BlondieBC
Banned
Pre-war ammo tended to work though, at Dogger Bank and the Battle of Heogiland Blight the British ammo worked pritty well but gunnery was nothing to write home about.
Also I dunno why you're ignoring the whole thing about Beatty ordering the removal of flash protection systems. These were implimented after Dogger bank when he felt a higher rate of fire afforded by the removal of the systems and the storage of cordite in the turret itself to pump out more rounds would have given the Brits the decisive edge they needed.
This was done AFTER Dogger Bank, its mentioned in Castles of Steel and other books.
But in all honesty, knowing you, you'll settle for ALL RN ships doing improtu fireworks displays.
You said it was a verbal order, with no record.
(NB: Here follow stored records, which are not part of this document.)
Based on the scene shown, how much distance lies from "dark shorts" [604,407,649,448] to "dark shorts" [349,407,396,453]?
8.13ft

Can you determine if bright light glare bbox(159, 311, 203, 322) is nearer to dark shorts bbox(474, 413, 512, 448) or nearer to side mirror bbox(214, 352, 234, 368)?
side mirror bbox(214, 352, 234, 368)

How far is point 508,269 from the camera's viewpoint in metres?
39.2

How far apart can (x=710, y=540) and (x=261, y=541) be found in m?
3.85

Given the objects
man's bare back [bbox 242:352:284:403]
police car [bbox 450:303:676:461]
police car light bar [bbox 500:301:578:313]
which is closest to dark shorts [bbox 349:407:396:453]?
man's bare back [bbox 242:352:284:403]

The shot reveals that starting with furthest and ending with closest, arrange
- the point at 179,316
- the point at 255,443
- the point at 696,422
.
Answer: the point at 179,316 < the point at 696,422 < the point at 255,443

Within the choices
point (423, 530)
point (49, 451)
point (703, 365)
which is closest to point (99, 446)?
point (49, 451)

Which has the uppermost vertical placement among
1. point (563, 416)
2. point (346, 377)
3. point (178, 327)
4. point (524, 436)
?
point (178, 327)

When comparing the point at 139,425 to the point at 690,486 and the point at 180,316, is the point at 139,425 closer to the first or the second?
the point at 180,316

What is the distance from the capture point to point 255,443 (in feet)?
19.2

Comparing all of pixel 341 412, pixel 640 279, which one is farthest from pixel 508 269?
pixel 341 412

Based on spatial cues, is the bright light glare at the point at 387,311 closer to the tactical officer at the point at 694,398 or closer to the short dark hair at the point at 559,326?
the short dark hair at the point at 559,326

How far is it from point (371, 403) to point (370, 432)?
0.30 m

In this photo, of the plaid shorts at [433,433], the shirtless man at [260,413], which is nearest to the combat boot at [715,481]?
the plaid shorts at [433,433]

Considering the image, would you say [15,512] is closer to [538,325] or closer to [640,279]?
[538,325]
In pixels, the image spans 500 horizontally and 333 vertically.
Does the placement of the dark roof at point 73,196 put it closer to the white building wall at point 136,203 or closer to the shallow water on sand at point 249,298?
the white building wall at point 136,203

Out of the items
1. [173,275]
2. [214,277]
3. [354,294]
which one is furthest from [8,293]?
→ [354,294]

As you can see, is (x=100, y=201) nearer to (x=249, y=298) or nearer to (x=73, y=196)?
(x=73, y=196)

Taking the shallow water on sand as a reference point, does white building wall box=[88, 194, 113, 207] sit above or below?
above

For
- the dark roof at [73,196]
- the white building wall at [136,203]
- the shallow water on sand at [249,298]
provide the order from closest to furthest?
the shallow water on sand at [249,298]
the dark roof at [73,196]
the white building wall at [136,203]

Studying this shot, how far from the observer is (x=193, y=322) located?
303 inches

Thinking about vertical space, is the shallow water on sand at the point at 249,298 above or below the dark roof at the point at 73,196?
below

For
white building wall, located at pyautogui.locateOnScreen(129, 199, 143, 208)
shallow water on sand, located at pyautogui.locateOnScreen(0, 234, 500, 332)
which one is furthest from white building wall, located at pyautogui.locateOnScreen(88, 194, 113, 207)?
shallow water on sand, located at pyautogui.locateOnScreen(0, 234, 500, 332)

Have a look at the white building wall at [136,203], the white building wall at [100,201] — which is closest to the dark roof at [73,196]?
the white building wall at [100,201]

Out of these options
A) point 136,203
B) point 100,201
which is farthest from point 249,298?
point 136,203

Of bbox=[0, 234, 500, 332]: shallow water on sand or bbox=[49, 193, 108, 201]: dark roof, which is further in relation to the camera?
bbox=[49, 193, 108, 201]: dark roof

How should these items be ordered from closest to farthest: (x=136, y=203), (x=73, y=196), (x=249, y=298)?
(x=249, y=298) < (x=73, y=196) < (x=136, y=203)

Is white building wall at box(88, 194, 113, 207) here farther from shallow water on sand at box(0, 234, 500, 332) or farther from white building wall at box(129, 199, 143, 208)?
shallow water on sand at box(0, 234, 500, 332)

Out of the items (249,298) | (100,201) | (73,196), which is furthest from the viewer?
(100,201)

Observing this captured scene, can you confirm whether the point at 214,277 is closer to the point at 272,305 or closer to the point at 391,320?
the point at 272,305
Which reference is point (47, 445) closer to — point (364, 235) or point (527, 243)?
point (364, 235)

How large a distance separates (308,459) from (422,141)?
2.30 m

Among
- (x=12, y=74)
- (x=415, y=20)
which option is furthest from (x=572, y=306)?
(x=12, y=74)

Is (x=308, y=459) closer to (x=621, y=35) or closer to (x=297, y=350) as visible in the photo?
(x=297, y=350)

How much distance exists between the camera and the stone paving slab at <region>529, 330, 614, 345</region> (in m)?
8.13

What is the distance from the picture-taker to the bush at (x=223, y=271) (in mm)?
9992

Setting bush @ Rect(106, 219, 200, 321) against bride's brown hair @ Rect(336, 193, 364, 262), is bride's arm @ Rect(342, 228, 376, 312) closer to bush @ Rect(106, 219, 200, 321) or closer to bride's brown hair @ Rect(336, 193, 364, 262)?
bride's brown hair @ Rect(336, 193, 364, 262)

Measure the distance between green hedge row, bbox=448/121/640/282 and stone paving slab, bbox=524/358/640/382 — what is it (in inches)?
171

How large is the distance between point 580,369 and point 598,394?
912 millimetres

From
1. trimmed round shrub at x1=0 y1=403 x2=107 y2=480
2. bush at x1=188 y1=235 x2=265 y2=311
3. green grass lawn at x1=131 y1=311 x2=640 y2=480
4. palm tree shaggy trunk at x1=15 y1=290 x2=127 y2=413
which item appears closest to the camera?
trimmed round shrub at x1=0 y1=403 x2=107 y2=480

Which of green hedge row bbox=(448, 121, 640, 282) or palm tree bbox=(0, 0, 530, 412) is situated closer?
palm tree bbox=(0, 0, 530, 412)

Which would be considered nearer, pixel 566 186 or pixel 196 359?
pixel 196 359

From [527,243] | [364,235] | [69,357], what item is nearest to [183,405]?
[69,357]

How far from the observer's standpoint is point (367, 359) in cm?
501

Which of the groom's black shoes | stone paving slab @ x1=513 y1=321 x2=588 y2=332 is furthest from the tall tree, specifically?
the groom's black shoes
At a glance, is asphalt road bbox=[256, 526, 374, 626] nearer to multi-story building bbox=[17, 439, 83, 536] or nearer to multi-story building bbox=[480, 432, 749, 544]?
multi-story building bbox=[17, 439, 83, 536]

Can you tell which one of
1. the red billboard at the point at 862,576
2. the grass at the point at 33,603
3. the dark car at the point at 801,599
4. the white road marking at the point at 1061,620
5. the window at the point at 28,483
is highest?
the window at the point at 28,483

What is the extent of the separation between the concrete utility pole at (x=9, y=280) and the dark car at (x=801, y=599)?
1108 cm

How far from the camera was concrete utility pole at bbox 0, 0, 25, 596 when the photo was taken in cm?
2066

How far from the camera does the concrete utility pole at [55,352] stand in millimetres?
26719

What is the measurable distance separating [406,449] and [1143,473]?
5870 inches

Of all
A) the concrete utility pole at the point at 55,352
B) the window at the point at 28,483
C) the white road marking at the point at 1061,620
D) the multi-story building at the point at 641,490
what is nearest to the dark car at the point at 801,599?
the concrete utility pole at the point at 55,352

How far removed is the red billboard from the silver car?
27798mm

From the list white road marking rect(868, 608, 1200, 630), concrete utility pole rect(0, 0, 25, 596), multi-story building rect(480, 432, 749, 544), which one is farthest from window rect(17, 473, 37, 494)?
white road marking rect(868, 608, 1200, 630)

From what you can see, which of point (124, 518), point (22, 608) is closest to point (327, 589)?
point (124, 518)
It is different if there are sources from the time that recorded the orders such as the ships logs.
I have gone through three naval messaging boards on these topics. And went back on the sources they list. A small minority do support the flash protection, but there are lot of other issues.
1) UK Cordite tended to go boom, German burned due to different additives.
2) UK stored had issues with the black powder bags at the base of the first charge. They also seemed to have cleanliness issues related to policing black powder from leaking bags.
3) In Dodger bank and Jutland, A Cat class BC had a turret breached. Neither was a catastrophic loss. If the order you believed happened did occur, we would expect to see the Cat lost at Jutland.
4) Test on the HMS Vengence in 1917 showed that even a full functional flash system in good condition did not contain a cordite flash.
5) At the start of the war, the Admiralty went from 80 to 100 rounds per gun. Since there was not enough space on the BC, the extra 20 cordite rounds were stored outside of the designed storage space. So they only possible question is where the extra ammo was stored in the turret, not if, after the war started. Right now, my understanding is this order went into effect on day 1 of the war.
6) Much of the cordite was past the expiration date.
So I have to weight the evidence. I have a theory that says Beatty waived safety protocols after Dogger. But I have no written order to back up when this happened, and I have other explanations with evidence on why it was just poor quality ammo pasts it expiration date with poorly thoughout flash protection with extra ammo on the ships. And even the assume Beatty flash removal does not appear to be the most important safety breach. It is the combination of the extra rounds order by the Admiralty and poor cleanliness related to black powder. At least during the battles, the RN appears to have ignored the leaking blackpowder from poorly designed bags. The combination of black powder on the floor from gun breech to cordite chamber combined with at least 60 bags (20 rounds) of cordite stored in the space between the storage spaces and magazine appear to be more responsible.